------ Data shown ------

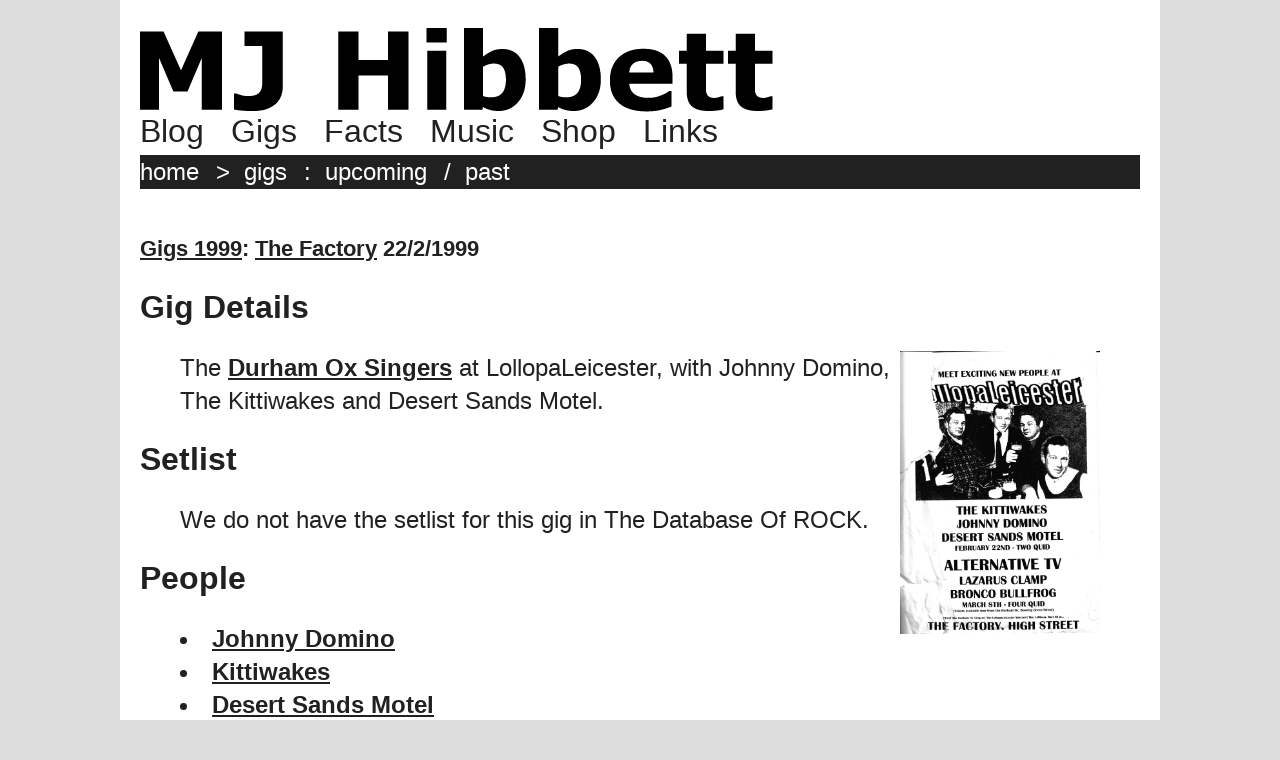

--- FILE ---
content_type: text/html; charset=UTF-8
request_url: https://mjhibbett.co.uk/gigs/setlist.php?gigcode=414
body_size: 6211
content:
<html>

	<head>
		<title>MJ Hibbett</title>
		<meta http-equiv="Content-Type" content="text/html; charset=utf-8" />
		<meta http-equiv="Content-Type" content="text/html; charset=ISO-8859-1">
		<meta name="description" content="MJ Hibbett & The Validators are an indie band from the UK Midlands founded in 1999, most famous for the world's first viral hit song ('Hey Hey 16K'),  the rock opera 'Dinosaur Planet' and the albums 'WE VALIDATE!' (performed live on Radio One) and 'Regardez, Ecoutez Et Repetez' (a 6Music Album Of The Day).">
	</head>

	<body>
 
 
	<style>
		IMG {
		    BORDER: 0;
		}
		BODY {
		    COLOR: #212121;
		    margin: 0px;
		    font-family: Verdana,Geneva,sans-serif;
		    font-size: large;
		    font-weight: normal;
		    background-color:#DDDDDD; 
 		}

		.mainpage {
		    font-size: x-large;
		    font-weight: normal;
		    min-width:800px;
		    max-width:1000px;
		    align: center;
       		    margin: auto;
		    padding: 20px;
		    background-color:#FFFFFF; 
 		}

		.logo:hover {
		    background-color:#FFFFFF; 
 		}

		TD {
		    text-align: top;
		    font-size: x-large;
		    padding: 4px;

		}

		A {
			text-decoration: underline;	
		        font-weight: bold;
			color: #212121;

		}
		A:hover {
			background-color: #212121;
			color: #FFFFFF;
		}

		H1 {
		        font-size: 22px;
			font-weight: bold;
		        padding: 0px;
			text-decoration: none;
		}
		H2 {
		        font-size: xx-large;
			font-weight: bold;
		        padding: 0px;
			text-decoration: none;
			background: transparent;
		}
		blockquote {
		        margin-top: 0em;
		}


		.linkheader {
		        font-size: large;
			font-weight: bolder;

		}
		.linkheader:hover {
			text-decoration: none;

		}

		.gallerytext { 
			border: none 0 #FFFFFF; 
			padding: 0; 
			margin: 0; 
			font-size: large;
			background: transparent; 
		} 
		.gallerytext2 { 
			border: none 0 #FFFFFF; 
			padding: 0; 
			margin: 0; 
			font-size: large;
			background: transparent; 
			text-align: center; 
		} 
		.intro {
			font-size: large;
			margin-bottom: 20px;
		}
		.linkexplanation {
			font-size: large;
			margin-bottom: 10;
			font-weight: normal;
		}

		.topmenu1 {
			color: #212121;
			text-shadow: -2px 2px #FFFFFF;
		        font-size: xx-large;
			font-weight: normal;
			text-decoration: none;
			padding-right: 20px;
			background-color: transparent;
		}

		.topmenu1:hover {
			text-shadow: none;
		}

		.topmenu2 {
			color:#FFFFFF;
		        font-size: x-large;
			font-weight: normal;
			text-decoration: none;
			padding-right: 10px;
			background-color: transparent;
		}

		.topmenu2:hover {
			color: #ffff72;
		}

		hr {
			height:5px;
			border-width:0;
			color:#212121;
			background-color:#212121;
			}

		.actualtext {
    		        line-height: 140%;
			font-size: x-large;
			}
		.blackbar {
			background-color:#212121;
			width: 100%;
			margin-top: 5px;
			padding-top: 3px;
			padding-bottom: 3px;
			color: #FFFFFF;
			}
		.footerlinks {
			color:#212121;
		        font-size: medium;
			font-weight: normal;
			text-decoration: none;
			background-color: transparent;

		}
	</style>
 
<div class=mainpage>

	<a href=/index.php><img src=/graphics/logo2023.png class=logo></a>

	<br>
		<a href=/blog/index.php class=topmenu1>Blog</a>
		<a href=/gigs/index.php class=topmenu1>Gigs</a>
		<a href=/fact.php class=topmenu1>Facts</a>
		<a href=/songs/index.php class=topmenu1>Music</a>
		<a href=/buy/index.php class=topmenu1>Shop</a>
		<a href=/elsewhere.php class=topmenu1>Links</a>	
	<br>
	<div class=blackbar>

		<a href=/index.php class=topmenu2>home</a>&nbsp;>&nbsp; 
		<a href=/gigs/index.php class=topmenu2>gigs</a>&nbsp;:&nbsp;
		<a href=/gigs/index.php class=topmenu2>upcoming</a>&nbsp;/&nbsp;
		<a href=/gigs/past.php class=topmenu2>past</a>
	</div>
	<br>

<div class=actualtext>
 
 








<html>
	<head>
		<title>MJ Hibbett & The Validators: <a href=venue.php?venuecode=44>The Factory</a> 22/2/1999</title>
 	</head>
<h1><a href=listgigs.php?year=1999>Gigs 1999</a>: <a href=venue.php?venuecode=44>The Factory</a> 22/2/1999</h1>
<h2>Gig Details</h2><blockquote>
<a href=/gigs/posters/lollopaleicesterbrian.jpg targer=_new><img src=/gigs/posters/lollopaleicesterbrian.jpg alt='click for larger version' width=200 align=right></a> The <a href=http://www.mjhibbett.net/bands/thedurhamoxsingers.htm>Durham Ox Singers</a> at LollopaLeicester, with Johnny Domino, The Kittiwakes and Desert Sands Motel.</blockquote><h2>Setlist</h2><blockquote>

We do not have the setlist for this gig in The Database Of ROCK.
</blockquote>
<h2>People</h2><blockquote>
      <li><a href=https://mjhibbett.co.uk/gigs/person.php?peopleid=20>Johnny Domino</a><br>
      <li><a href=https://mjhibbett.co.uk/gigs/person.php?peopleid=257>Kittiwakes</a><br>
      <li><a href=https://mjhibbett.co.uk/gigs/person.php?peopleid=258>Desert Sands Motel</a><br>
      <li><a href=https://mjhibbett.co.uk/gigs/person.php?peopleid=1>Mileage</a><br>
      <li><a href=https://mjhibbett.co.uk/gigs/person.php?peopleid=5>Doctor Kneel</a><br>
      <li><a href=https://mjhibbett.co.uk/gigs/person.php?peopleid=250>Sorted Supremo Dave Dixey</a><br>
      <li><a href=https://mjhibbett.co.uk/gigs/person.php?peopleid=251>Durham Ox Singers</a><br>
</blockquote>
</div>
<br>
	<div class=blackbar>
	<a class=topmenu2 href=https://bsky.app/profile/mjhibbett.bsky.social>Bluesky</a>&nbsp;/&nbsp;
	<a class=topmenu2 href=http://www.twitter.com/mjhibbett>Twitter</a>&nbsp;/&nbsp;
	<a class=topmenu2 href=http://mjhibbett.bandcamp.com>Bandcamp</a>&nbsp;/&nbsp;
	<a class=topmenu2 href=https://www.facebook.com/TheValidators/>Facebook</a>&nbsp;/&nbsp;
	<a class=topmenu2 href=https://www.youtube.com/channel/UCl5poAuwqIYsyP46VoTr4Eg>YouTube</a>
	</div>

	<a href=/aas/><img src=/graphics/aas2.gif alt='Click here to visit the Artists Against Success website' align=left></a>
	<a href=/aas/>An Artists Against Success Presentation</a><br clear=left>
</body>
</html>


------
------ Data shown ------

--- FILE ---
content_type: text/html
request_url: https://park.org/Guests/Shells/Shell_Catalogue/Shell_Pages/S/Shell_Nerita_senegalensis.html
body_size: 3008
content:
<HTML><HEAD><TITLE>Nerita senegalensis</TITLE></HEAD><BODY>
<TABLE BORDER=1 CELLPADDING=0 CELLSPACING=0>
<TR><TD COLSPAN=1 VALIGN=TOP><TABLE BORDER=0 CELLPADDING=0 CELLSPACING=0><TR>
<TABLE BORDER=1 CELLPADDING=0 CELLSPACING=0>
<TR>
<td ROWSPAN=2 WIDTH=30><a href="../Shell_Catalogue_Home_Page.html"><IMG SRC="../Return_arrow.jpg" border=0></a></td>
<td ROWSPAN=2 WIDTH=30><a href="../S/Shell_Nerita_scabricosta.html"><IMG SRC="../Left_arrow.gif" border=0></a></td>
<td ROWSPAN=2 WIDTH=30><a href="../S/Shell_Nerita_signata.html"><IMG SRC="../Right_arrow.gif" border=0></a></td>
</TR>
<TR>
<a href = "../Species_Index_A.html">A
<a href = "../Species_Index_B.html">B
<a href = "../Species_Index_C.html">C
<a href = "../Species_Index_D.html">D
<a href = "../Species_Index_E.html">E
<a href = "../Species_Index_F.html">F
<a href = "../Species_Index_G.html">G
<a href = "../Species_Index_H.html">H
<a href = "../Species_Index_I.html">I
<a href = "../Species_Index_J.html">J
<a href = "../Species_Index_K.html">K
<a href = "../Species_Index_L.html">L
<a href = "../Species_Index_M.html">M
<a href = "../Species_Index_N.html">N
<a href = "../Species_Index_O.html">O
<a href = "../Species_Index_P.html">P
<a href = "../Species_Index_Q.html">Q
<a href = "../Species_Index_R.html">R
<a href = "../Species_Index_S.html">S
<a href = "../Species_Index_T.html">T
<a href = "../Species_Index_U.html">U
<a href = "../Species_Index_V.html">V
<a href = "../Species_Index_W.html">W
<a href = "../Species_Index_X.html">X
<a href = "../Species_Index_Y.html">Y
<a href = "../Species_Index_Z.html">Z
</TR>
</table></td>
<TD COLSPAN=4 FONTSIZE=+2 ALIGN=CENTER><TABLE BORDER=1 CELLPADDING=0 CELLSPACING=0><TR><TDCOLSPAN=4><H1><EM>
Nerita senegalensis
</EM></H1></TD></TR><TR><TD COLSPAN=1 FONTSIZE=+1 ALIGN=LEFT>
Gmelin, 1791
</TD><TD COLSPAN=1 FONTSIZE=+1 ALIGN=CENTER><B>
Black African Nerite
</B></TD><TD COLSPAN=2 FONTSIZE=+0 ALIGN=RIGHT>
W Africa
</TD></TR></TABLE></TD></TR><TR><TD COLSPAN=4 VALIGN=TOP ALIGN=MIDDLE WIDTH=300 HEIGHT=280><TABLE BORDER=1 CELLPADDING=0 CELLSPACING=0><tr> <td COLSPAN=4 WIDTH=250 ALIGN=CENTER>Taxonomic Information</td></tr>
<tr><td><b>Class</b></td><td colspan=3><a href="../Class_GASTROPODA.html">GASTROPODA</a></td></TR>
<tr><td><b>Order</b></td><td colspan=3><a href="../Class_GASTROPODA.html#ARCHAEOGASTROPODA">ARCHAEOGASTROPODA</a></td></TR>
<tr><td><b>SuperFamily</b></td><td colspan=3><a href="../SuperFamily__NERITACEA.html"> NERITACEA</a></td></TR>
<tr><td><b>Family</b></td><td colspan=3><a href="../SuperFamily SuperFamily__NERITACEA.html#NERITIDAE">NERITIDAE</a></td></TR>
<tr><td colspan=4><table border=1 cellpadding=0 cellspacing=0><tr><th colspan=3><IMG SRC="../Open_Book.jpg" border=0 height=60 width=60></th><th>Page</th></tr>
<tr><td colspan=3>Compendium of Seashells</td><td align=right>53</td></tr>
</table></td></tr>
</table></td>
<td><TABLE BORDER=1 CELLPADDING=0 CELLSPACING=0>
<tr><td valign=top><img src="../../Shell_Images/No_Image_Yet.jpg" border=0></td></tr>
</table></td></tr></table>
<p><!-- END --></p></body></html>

------

**Aim of the task:**
For the listing above, print only the lines starting at the line containing "<a href=/elsewhere.php class=topmenu1>Links</a>" and ending at the line containing "<a href=/gigs/index.php class=topmenu2>upcoming</a>&nbsp;/&nbsp;", exactly, both included.

**Exercise result:**
		<a href=/elsewhere.php class=topmenu1>Links</a>	
	<br>
	<div class=blackbar>

		<a href=/index.php class=topmenu2>home</a>&nbsp;>&nbsp; 
		<a href=/gigs/index.php class=topmenu2>gigs</a>&nbsp;:&nbsp;
		<a href=/gigs/index.php class=topmenu2>upcoming</a>&nbsp;/&nbsp;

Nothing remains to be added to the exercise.